Exercise instructions.
Print everything in the records exactly. Leave the pictures out.

● ● ● ● ●

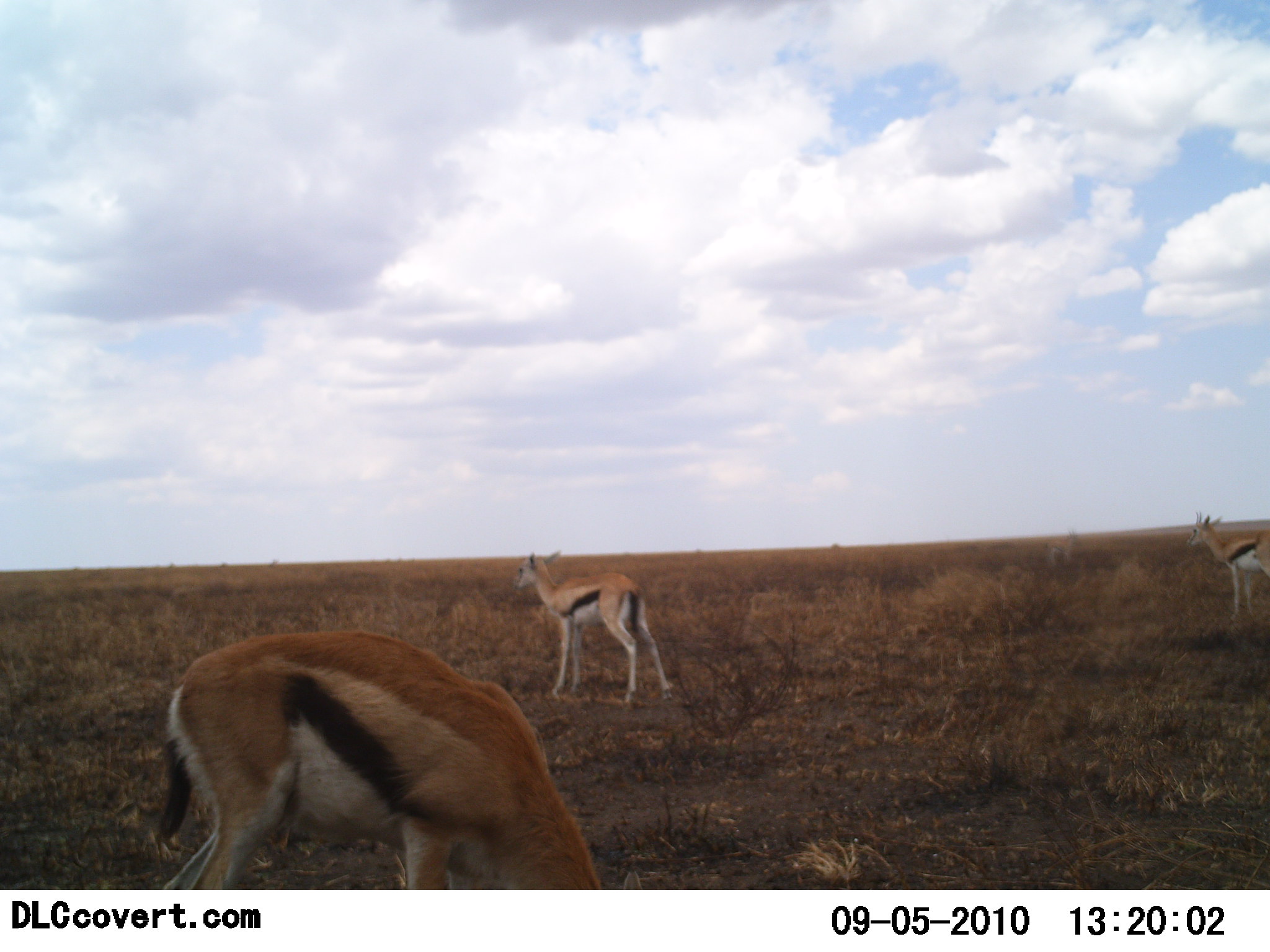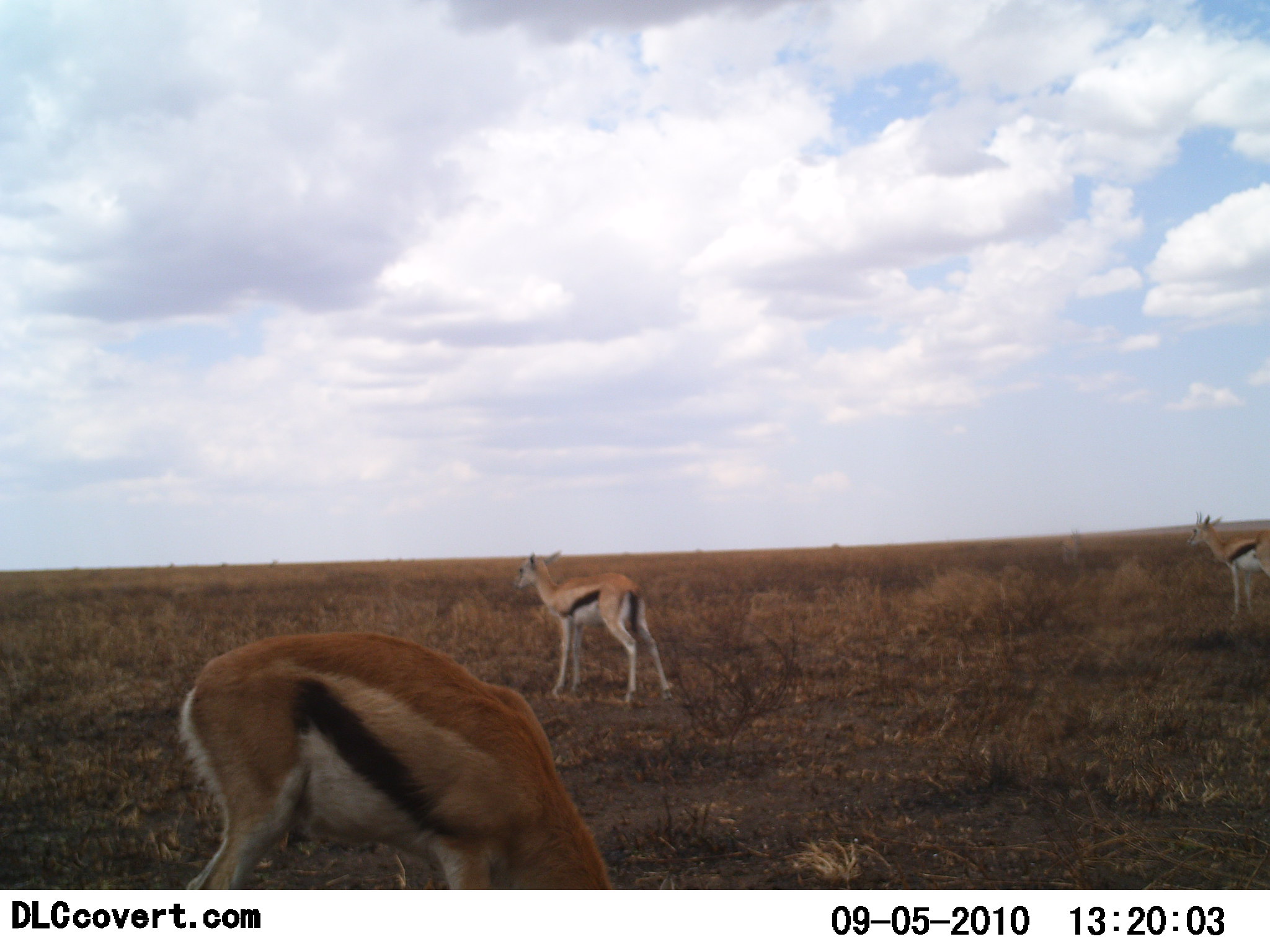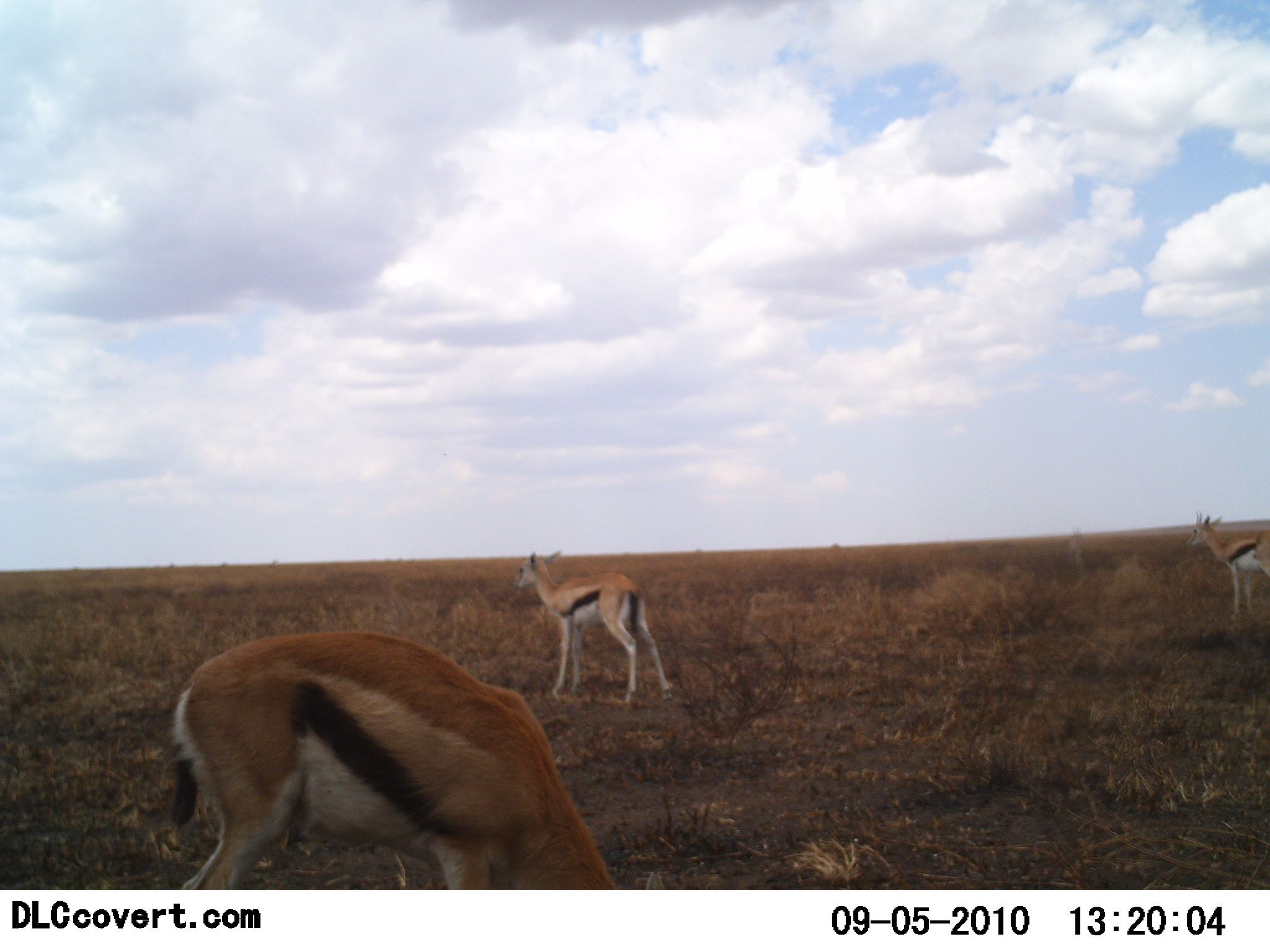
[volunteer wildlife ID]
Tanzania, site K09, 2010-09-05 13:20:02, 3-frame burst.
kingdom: Animalia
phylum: Chordata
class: Mammalia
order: Artiodactyla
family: Bovidae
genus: Eudorcas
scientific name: Eudorcas thomsonii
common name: thomson's gazelle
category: gazellethomsons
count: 3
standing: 93%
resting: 0%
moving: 14%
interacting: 0%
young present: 14%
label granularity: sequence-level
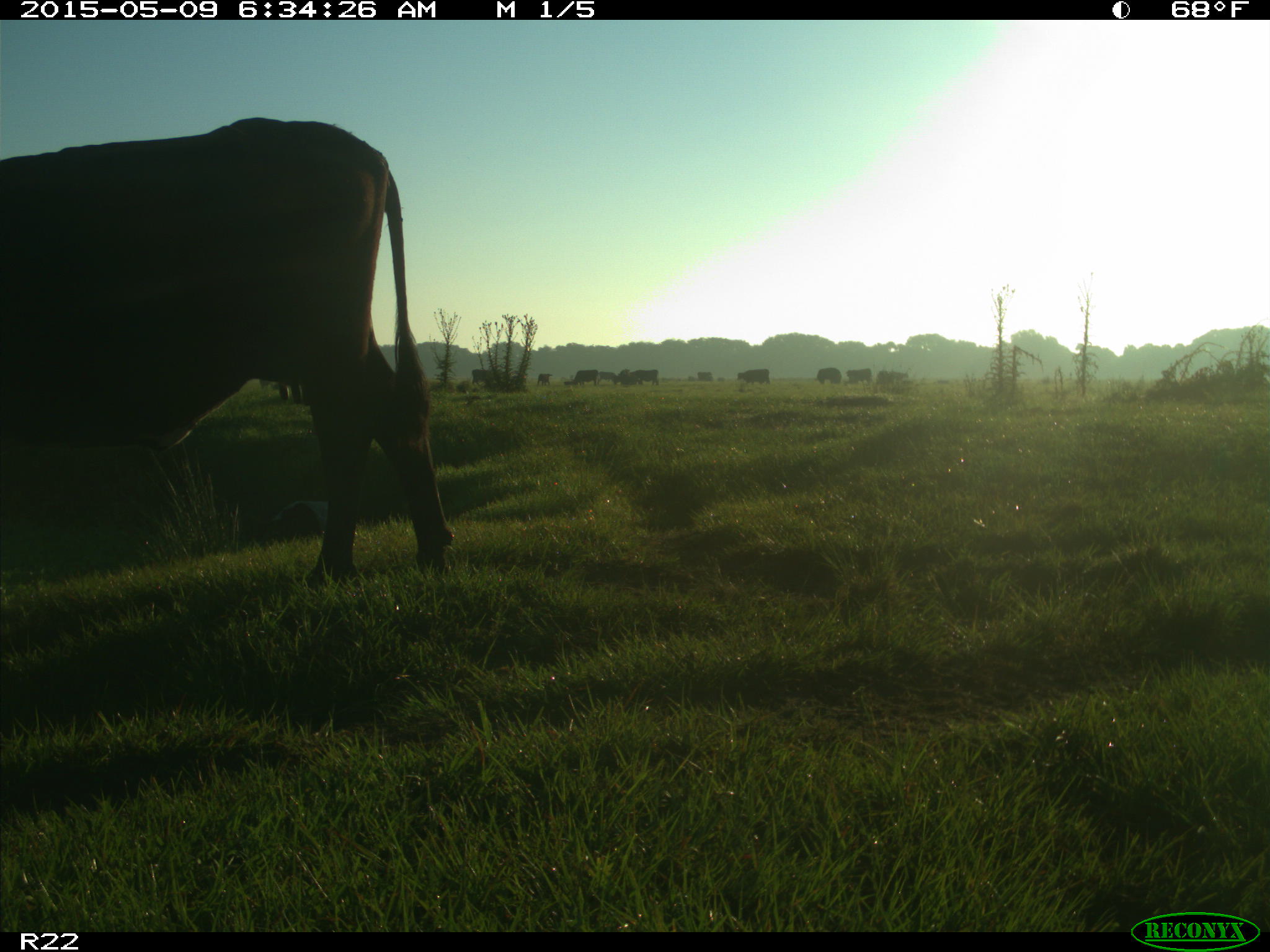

● ● ● ● ●

Task output.
[volunteer wildlife ID]
Tanzania, site K09, 2010-09-05 13:20:02, 3-frame burst.
kingdom: Animalia
phylum: Chordata
class: Mammalia
order: Artiodactyla
family: Bovidae
genus: Eudorcas
scientific name: Eudorcas thomsonii
common name: thomson's gazelle
category: gazellethomsons
count: 3
standing: 93%
resting: 0%
moving: 14%
interacting: 0%
young present: 14%
label granularity: sequence-level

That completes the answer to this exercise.